Step 2: Map the matrix α to a sampling matrix β. Supposing (xα,yα,zα) is an element of α, the element of β becomes

{\begin{array}{l} (x_{β}, y_{β}, z_{β}) = (x_{α}, y_{α}, z_{α}) \cdot ω \\ ω = (\begin{matrix} 1 / S_{x} & 0 & 0 \\ 0 & 1 / S_{y} & 0 \\ 0 & 0 & 1 / S_{z} \end{matrix}), \end{array}

(6)

where the mapped address in β can be described as θ with the element obtained from

{\begin{array}{l} θ = (x_{α}, y_{α}, z_{α}) \cdot τ \\ τ = (\frac{1}{S_{x}}, \frac{w}{S_{x} \times S_{y}}, \frac{w \times l}{S_{x} \times S_{y} \times S_{z}}), \end{array}

(7)

ω and τ in Eq. (7) are factors to multiply every element of α.

Step 3: Record the weights of certain coordinates which are mapped into the same locations.
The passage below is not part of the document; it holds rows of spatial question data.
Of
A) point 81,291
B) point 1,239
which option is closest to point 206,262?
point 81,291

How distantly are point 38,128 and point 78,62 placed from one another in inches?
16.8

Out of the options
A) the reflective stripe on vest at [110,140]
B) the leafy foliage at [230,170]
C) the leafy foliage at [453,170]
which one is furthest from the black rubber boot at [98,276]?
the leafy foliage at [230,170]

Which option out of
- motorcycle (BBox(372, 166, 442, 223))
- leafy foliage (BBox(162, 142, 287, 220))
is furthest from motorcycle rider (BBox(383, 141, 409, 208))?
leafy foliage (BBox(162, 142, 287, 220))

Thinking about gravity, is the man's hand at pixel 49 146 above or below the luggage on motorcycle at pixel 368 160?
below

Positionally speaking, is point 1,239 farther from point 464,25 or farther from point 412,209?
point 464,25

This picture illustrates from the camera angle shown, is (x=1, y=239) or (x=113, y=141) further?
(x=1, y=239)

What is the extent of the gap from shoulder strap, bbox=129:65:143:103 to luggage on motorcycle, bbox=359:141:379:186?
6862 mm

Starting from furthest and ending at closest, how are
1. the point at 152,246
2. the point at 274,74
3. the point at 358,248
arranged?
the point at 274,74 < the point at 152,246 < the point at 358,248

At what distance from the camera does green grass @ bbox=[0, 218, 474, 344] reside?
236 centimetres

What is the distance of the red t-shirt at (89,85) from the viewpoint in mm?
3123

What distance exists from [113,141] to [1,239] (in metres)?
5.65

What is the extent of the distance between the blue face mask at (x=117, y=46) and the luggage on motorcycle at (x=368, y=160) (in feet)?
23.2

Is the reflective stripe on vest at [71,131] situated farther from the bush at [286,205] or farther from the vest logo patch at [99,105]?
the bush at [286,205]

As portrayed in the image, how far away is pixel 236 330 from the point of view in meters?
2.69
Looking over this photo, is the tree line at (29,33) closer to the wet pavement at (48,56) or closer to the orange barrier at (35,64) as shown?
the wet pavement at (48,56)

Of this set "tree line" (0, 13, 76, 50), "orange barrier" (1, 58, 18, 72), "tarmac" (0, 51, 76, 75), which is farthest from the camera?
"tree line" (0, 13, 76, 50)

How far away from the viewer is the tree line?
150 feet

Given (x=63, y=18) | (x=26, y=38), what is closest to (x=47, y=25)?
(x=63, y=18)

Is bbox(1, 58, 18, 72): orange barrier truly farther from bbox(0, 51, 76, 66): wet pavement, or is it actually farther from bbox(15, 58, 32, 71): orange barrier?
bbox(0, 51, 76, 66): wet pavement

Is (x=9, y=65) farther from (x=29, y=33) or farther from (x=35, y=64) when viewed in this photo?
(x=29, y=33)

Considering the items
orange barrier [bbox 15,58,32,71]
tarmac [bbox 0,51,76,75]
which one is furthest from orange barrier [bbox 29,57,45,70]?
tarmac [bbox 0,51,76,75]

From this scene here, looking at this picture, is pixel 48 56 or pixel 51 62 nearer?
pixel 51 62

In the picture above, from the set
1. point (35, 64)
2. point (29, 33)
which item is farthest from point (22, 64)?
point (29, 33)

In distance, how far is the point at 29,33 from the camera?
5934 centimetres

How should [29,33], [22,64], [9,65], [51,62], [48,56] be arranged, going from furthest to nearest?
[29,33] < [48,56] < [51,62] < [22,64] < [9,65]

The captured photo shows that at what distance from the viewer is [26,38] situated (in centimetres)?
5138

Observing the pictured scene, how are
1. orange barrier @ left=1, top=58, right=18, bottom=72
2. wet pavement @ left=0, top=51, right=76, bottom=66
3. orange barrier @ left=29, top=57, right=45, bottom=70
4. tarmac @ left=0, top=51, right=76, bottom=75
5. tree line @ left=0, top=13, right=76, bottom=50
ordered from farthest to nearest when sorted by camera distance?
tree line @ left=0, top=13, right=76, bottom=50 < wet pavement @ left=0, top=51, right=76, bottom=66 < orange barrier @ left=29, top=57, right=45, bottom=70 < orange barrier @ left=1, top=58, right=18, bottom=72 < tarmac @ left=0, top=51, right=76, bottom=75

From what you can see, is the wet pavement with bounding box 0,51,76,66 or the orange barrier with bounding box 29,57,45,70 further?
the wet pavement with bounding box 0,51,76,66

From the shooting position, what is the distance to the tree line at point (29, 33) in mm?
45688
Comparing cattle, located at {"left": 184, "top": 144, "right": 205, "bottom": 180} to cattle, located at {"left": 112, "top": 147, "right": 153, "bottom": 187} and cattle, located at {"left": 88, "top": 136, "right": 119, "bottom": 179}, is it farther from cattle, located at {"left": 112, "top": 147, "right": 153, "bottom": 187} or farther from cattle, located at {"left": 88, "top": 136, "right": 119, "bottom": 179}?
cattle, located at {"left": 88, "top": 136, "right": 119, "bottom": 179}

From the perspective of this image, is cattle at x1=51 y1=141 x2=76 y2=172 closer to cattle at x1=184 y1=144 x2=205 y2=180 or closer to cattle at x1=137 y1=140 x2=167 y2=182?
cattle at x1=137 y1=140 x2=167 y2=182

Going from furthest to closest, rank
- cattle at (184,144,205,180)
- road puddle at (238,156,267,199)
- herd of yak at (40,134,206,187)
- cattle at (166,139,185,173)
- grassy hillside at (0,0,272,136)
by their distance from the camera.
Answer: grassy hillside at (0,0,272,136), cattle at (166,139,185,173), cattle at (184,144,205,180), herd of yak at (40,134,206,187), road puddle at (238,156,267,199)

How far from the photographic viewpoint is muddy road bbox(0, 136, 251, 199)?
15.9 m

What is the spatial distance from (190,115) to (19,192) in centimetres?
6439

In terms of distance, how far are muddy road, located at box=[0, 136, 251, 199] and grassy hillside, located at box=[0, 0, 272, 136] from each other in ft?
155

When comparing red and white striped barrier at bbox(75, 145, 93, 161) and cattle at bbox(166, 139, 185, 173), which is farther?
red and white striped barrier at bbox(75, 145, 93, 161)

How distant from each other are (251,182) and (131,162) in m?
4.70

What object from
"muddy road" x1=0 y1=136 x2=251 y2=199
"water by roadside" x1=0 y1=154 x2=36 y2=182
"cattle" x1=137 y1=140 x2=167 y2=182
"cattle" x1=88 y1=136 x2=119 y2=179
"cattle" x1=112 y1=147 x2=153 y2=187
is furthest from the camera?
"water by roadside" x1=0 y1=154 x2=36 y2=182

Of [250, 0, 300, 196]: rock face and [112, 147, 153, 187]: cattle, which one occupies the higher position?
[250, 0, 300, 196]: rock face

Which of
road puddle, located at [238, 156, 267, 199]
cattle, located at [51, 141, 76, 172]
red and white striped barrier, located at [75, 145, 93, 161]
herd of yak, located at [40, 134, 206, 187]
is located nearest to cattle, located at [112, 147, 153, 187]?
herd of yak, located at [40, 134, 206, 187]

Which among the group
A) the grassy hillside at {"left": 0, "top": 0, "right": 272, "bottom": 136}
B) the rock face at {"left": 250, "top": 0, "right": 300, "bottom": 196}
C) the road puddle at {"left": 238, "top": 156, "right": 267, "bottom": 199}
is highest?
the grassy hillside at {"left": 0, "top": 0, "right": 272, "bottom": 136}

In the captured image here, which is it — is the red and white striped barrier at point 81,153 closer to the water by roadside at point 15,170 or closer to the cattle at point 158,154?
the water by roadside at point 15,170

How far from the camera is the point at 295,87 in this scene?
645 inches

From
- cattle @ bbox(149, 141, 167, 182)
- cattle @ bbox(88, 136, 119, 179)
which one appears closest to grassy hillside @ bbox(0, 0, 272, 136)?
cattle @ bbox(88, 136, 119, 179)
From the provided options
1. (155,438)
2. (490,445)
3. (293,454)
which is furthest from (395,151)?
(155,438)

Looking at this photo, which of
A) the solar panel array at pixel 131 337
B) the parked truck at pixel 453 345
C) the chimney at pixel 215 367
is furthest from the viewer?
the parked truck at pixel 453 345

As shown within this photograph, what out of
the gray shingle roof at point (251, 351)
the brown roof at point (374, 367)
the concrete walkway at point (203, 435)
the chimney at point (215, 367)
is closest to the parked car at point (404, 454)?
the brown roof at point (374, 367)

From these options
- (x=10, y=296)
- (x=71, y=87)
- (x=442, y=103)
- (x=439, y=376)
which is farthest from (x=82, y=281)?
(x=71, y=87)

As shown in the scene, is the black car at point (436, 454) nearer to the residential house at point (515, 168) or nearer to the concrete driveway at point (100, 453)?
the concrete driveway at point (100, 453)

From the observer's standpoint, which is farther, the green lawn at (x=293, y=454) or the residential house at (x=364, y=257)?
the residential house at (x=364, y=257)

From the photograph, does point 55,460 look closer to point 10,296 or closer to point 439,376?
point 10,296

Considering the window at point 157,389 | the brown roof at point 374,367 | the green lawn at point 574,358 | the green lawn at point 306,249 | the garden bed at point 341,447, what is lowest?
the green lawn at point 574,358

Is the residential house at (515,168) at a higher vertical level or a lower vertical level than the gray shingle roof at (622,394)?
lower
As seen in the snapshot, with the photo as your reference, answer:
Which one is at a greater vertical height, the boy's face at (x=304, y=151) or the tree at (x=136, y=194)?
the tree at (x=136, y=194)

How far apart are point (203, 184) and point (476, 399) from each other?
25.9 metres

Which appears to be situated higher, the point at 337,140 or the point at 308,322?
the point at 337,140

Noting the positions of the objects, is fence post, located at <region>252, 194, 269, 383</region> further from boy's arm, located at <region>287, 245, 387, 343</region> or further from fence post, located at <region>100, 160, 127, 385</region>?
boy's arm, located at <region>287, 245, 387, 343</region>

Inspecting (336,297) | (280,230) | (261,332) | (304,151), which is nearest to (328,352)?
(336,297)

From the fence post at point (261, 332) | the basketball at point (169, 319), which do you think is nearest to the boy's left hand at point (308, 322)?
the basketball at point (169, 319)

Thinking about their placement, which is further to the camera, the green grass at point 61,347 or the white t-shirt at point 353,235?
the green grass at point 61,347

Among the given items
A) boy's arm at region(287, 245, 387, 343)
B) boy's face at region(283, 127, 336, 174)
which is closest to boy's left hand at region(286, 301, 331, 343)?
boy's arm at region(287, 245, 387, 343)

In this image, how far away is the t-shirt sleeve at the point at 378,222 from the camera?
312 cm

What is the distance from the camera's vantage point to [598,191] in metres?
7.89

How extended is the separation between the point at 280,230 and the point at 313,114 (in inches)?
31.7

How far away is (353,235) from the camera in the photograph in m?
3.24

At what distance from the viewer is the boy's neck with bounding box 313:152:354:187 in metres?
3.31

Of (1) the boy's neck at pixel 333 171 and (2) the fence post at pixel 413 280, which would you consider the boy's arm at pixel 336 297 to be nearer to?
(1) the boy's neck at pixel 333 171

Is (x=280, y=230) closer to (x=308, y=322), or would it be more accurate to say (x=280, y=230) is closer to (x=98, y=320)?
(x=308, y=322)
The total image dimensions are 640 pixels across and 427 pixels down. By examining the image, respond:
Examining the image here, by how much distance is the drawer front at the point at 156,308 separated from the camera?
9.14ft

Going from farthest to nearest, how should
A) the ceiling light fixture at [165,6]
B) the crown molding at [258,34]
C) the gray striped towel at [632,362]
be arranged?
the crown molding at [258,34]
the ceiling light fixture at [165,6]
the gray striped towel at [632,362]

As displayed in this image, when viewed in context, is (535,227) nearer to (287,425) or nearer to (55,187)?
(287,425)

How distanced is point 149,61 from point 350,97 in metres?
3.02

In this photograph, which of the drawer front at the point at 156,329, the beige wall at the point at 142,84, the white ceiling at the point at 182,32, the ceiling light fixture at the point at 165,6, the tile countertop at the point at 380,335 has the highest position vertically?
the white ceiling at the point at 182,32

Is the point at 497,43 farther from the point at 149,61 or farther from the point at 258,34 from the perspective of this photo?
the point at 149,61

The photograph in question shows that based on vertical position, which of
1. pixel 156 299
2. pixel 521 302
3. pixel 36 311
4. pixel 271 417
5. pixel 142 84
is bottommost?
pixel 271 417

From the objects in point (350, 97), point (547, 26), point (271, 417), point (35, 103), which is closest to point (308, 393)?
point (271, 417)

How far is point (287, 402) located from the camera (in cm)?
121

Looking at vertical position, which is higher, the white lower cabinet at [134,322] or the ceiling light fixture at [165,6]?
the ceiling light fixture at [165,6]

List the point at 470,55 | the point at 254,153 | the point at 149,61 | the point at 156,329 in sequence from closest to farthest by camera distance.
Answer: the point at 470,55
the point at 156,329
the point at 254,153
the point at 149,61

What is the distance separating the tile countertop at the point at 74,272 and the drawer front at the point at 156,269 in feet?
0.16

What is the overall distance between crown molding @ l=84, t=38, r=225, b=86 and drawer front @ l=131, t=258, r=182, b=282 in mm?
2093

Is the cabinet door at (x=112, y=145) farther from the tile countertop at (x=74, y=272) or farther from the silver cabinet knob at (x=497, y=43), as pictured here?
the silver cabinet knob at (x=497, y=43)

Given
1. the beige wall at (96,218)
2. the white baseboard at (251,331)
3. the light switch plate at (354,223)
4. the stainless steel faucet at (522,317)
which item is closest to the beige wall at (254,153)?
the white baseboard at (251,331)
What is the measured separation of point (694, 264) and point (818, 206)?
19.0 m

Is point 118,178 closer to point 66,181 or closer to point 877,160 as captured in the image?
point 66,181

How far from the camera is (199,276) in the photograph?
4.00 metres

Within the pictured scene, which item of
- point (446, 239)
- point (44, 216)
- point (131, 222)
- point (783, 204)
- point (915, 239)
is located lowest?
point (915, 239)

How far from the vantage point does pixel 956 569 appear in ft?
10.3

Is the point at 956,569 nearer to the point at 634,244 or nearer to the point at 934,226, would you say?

Let (x,y,z) be a coordinate after sampling, which are mapped from σ (a region of sampling lattice).

\begin{array}{l} σ \in & {([x \times S_{x}], [y \times S_{y}], [z \times S_{z}]), \\ ([(x + 1) \times S_{x}], [(y + 1) \times S_{y}], \\ [(z + 1) \times S_{z}])} . \end{array}

(8)

In this step, the coordinates in σ is stored at the same location with δ(x, y, z) recording their amounts.

Step 4: Filter the coordinates from β, with the weights of no less than a weight factor.

Supposing that the weights were defined as the proportional amounts of the sampling unit which is 0.5, the filtered coordinate matrix γ can be selected from β with the condition of

δ (x, y, z) > 0.5 \times S_{x} \times S_{y} \times S_{z} .

(9)

The resultant coordinate matrix γ can also be stored on disk as file format in sequential order.

C. Hybrid voxel sampling

The nearest sampling is a fast way to reduce the data size. However, it is not recommended to use this sampling method on some smaller data because of serious accuracy losses. In this paper, we combine it with the weighted sampling as a two-step hybrid sampling algorithm. In the hybrid sampling, the sampling unit is divided into smaller lattices for the nearest sampling, and then the smaller lattice can be assighed with weights for the weighted sampling.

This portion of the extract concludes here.